ChatGPT just passed the Turing test — but that doesn't mean AI is ...
Recently, there has been a surge of headlines discussing an AI chatbot officially passing the Turing test. This news is based on a recent preprint study by researchers at the University of California San Diego, where four large language models (LLMs) were subjected to the Turing test. One of these models, OpenAI’s GPT-4.5, was found to be indistinguishable from a human over 70% of the time.
The Turing test is often seen as the ultimate benchmark for machine intelligence, but its validity is a topic of debate due to its controversial history. Despite its popularity, the effectiveness of the test in measuring machine intelligence is not universally accepted.
The Study and Results
The preprint study conducted by cognitive scientists Cameron Jones and Benjamin Bergen focused on testing four LLMs: ELIZA, GPT-4o, LLaMa-3.1-405B, and GPT-4.5. The participants engaged in eight rounds of conversations where they interacted with two witnesses simultaneously, one human and one LLM. The participants, acting as interrogators, had to determine which of the two was human.

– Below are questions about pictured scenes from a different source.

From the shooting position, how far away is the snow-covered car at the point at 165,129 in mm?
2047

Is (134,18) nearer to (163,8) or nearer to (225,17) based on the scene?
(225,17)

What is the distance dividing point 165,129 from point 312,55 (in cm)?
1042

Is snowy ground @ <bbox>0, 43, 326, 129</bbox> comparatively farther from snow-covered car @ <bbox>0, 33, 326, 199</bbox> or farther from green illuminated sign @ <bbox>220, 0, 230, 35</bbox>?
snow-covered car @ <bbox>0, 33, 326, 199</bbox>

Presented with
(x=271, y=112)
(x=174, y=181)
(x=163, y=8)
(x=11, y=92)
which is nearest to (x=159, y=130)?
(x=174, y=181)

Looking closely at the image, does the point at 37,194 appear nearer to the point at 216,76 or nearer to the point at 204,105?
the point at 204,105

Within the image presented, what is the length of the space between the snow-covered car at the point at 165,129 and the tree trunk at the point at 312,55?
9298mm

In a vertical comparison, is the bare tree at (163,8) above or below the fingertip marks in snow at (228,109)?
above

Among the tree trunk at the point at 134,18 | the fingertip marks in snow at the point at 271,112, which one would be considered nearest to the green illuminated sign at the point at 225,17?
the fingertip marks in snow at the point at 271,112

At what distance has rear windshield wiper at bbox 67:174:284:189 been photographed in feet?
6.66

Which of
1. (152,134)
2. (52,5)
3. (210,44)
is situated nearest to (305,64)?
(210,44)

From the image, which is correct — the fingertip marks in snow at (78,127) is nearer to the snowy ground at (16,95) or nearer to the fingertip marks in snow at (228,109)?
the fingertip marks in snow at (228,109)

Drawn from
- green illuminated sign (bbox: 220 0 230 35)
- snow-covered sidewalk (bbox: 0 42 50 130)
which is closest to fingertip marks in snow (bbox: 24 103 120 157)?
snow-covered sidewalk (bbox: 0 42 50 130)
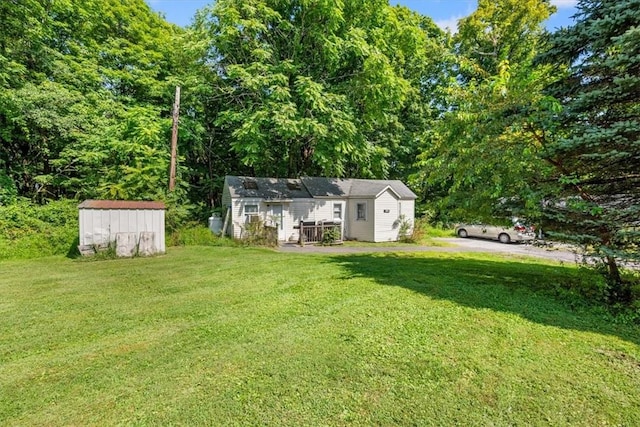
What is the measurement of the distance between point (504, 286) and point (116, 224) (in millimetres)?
10648

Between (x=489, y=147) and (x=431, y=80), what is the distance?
20.6 m

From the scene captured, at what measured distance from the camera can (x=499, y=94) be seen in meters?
6.12

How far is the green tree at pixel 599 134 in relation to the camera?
15.2ft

In the study, GPT-4.5 was identified as human by participants 73% of the time, while LLaMa-3.1-405B was perceived as human 56% of the time. The other two models, ELIZA and GPT-4o, managed to fool participants only 23% and 21% of the time, respectively.

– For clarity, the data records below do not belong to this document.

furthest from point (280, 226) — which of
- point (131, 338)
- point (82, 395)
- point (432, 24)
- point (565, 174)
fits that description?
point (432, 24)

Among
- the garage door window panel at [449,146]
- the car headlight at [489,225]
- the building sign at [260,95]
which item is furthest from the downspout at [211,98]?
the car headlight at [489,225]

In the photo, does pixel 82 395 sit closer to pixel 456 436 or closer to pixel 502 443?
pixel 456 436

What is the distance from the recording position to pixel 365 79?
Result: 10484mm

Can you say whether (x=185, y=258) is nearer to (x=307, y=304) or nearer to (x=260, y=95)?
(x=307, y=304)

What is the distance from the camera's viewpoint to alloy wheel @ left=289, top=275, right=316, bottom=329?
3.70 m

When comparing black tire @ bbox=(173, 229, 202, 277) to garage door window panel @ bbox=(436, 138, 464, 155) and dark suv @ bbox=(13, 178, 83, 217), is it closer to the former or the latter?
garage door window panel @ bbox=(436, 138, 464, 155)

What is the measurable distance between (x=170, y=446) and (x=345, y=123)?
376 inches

Origins of the Turing Test
The Turing test was first introduced by Alan Turing in a 1948 paper titled "Intelligent Machinery." Originally framed as an experiment involving three individuals playing chess, the test evolved into the "imitation game" in Turing's 1950 publication, "Computing Machinery and Intelligence." The purpose was to assess whether a machine could exhibit intelligent behavior equivalent to that of a human.
Over time, the Turing test has become synonymous with testing machine intelligence, although its accuracy and relevance are subject to ongoing debate.
Challenges to the Turing Test
There are four main objections to the Turing test, highlighting the limitations and complexities of using it as a definitive measure of machine intelligence. While the preprint study suggests that GPT-4.5 passed the Turing test, the researchers themselves express skepticism about the test's ability to truly assess human intelligence.
It is important to note that the study's conditions, such as the short testing window and the use of specific personas by the LLMs, raise questions about the test's methodology and outcomes.
In conclusion, while GPT-4.5 may have shown promising results in the Turing test, it is clear that AI still falls short of human intelligence. The test may indicate an imitation of human intelligence rather than true equivalence.